▶ _Written exercise A_
According to the passage on the Hydra scene index plugin, what does an HdSchema enable?

▶ _Passage shown_
begin
Before moving on, we can update the plugInfo.json file so USD can find our scene index plugin. Simply add the HairProcHairProceduralSceneIndexPlugin to the types key:
{
"Plugins": [
{
"Info": {
"Types": {
"HairProcHairProceduralSceneIndexPlugin": {
"bases": [
"HdSceneIndexPlugin"
],
"displayName": "Scene Index to execute HairProc",
"loadWithRenderer": "",
"priority": 1
},
...The HdSchema
An HdSchema is not the same as the USD schema we created before. An HdSchema enables easy access to data sources inside of Hydra. In our case, it enables us to easily access data sources for the properties we defined on the USD schema, i.e. prim, target, rest, paramuv.
end
▶ _Source records_
begin
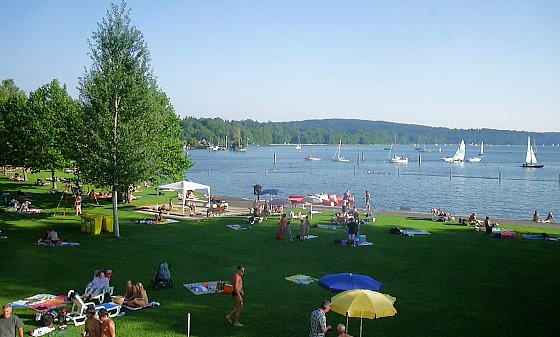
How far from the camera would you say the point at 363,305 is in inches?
444

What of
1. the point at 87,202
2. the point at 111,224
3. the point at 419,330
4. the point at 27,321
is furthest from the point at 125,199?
the point at 419,330

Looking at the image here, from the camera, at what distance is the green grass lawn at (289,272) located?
46.0ft

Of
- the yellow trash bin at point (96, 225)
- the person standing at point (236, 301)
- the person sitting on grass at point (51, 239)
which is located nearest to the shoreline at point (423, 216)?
the yellow trash bin at point (96, 225)

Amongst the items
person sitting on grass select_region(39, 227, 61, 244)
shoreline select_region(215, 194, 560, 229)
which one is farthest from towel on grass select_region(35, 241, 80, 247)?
shoreline select_region(215, 194, 560, 229)

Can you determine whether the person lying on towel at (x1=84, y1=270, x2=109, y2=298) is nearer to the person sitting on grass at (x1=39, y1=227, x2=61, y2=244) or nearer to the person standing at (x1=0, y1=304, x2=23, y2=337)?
the person standing at (x1=0, y1=304, x2=23, y2=337)

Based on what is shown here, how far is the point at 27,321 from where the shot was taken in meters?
13.5

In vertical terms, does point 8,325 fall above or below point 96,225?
above

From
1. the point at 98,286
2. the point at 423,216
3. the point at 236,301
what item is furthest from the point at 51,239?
the point at 423,216

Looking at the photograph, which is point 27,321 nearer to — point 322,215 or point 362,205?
point 322,215

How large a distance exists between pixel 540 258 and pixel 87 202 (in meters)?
33.7

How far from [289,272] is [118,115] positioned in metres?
13.6

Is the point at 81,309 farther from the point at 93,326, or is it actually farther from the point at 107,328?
the point at 107,328

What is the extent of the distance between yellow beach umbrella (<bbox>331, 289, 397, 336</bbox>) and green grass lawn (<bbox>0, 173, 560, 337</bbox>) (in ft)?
6.94

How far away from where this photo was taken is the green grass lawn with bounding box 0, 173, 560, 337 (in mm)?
14023
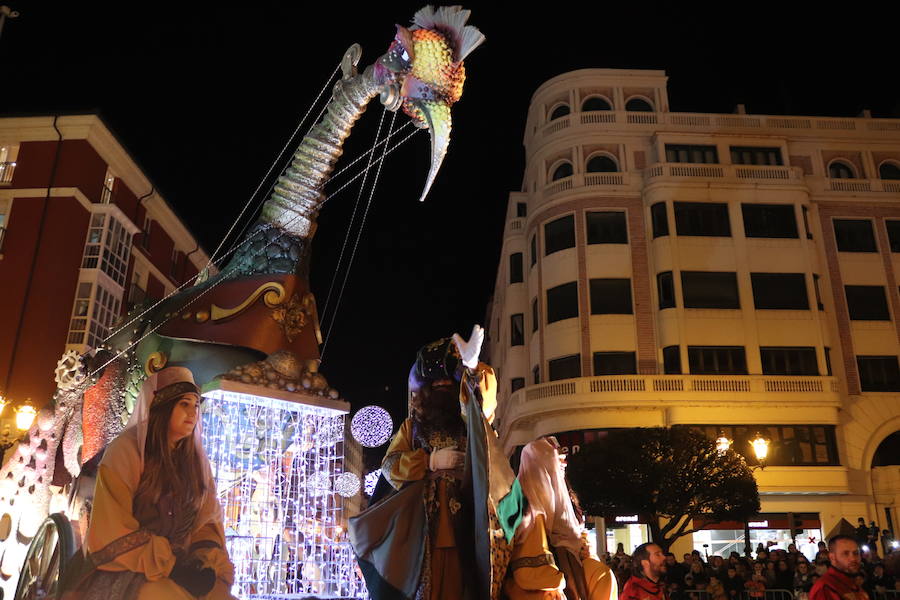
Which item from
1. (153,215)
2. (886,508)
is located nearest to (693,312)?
(886,508)

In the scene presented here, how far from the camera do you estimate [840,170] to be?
34094 mm

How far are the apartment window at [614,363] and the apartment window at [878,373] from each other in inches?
357

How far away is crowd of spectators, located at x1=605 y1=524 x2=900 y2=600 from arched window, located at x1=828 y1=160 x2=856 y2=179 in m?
22.5

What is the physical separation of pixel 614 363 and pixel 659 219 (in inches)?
249

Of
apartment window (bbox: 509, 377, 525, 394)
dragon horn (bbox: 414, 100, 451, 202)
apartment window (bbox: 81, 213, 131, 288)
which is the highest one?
apartment window (bbox: 81, 213, 131, 288)

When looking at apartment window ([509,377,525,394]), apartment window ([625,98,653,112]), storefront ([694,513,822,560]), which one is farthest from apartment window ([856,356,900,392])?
apartment window ([509,377,525,394])

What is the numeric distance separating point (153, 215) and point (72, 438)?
85.1ft

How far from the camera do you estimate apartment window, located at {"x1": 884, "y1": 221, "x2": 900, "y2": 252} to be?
32594 millimetres

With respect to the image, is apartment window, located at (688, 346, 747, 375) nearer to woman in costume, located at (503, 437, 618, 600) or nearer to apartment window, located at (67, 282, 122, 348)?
apartment window, located at (67, 282, 122, 348)

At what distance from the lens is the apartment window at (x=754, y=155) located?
109 feet

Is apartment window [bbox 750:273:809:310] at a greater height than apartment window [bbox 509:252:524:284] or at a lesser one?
lesser

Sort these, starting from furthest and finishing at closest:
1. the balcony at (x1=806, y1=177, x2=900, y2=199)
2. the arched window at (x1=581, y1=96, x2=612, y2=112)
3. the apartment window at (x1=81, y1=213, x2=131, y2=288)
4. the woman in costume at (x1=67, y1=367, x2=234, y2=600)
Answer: the arched window at (x1=581, y1=96, x2=612, y2=112) < the balcony at (x1=806, y1=177, x2=900, y2=199) < the apartment window at (x1=81, y1=213, x2=131, y2=288) < the woman in costume at (x1=67, y1=367, x2=234, y2=600)

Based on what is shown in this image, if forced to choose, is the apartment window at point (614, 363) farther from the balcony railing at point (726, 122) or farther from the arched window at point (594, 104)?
the arched window at point (594, 104)

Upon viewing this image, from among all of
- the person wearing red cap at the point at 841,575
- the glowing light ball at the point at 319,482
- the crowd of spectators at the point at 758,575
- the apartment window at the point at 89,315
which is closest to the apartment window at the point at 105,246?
the apartment window at the point at 89,315
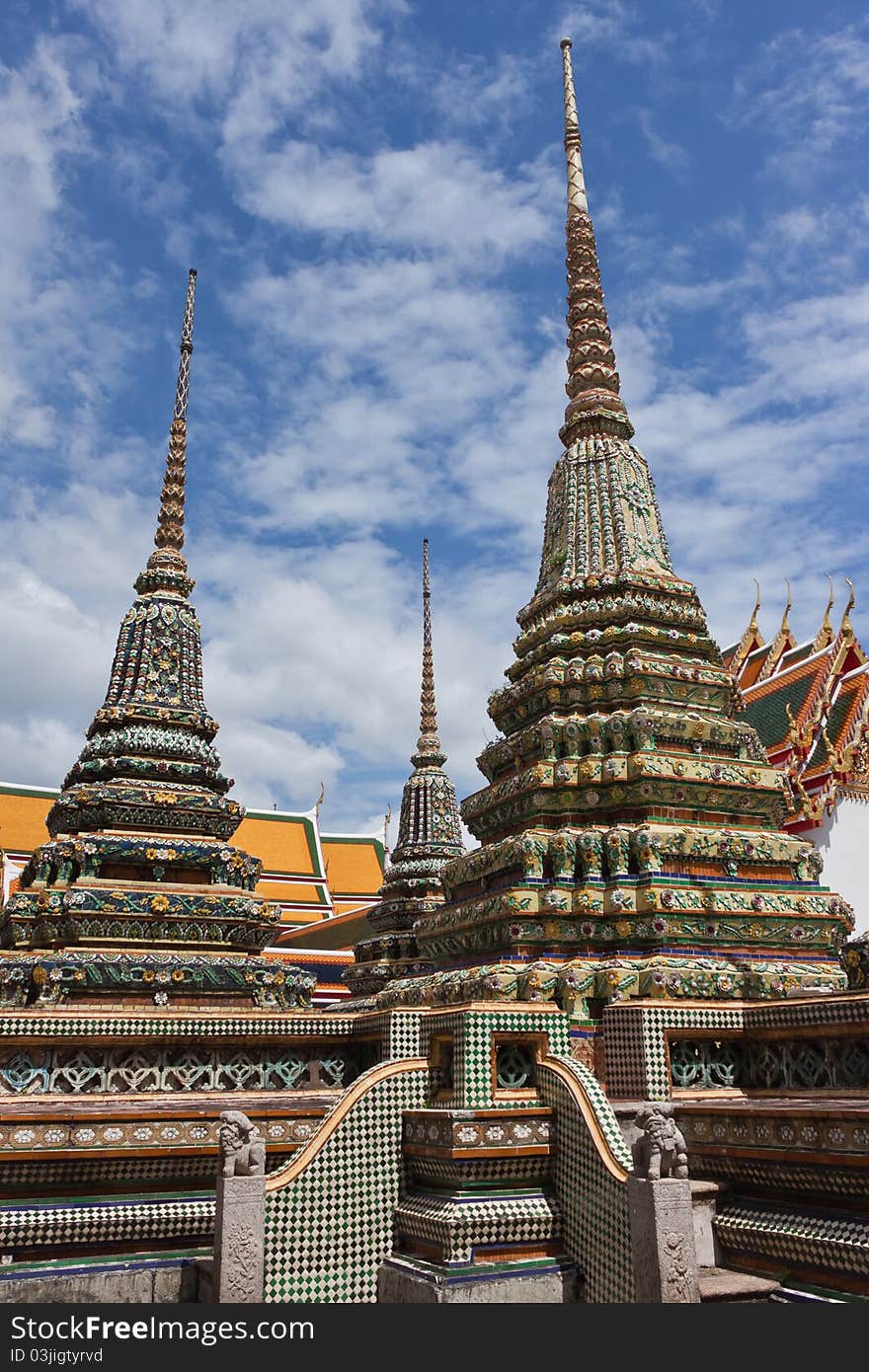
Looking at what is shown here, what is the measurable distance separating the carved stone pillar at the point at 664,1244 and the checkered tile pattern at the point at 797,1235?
83 centimetres

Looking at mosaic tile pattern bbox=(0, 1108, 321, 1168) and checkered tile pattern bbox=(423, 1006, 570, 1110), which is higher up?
checkered tile pattern bbox=(423, 1006, 570, 1110)

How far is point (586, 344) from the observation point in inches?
641

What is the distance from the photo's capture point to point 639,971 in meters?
9.77

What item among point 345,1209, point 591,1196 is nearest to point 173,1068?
point 345,1209

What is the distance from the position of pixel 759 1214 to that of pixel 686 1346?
185 cm

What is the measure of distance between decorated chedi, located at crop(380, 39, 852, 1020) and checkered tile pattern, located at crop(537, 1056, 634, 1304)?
2.67m

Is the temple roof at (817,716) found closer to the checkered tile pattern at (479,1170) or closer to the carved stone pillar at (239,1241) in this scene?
the checkered tile pattern at (479,1170)

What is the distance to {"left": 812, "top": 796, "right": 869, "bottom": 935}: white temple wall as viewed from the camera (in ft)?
79.3

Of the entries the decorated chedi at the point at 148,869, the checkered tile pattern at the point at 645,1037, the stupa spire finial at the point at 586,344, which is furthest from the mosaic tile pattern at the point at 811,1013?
the stupa spire finial at the point at 586,344

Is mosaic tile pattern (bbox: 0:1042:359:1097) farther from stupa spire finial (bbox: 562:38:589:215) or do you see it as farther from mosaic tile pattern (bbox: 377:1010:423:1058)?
stupa spire finial (bbox: 562:38:589:215)

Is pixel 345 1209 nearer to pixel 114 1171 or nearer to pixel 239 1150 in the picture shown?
pixel 239 1150

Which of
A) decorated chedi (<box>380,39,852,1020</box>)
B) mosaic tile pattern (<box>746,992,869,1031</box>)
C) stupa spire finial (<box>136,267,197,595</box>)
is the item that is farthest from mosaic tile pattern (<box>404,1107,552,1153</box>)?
stupa spire finial (<box>136,267,197,595</box>)

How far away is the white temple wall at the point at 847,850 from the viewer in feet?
79.3

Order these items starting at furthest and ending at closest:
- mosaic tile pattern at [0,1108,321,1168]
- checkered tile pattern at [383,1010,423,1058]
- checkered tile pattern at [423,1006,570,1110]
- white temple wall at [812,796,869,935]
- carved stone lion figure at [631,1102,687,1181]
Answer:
end
▶ _Written exercise B_
Quote the records starting at the line that contains "Is mosaic tile" and ending at the end of the records.

▶ _Exercise solution A_
An HdSchema enables easy access to data sources inside of Hydra.

▶ _Exercise solution B_
Is mosaic tile pattern (bbox: 0:1042:359:1097) farther from stupa spire finial (bbox: 562:38:589:215) or do you see it as farther from mosaic tile pattern (bbox: 377:1010:423:1058)?
stupa spire finial (bbox: 562:38:589:215)

Is pixel 345 1209 nearer to pixel 114 1171 or nearer to pixel 239 1150 in the picture shown?
pixel 239 1150

Which of
A) decorated chedi (<box>380,39,852,1020</box>)
B) mosaic tile pattern (<box>746,992,869,1031</box>)
C) stupa spire finial (<box>136,267,197,595</box>)
is the item that is farthest from mosaic tile pattern (<box>404,1107,552,1153</box>)?
stupa spire finial (<box>136,267,197,595</box>)

How far away is the white temple wall at the point at 847,850 from the viewer in feet?
79.3

Order these items starting at furthest and ending at closest:
- mosaic tile pattern at [0,1108,321,1168]
- checkered tile pattern at [383,1010,423,1058]
- checkered tile pattern at [423,1006,570,1110]
- white temple wall at [812,796,869,935]
- carved stone lion figure at [631,1102,687,1181]
Answer:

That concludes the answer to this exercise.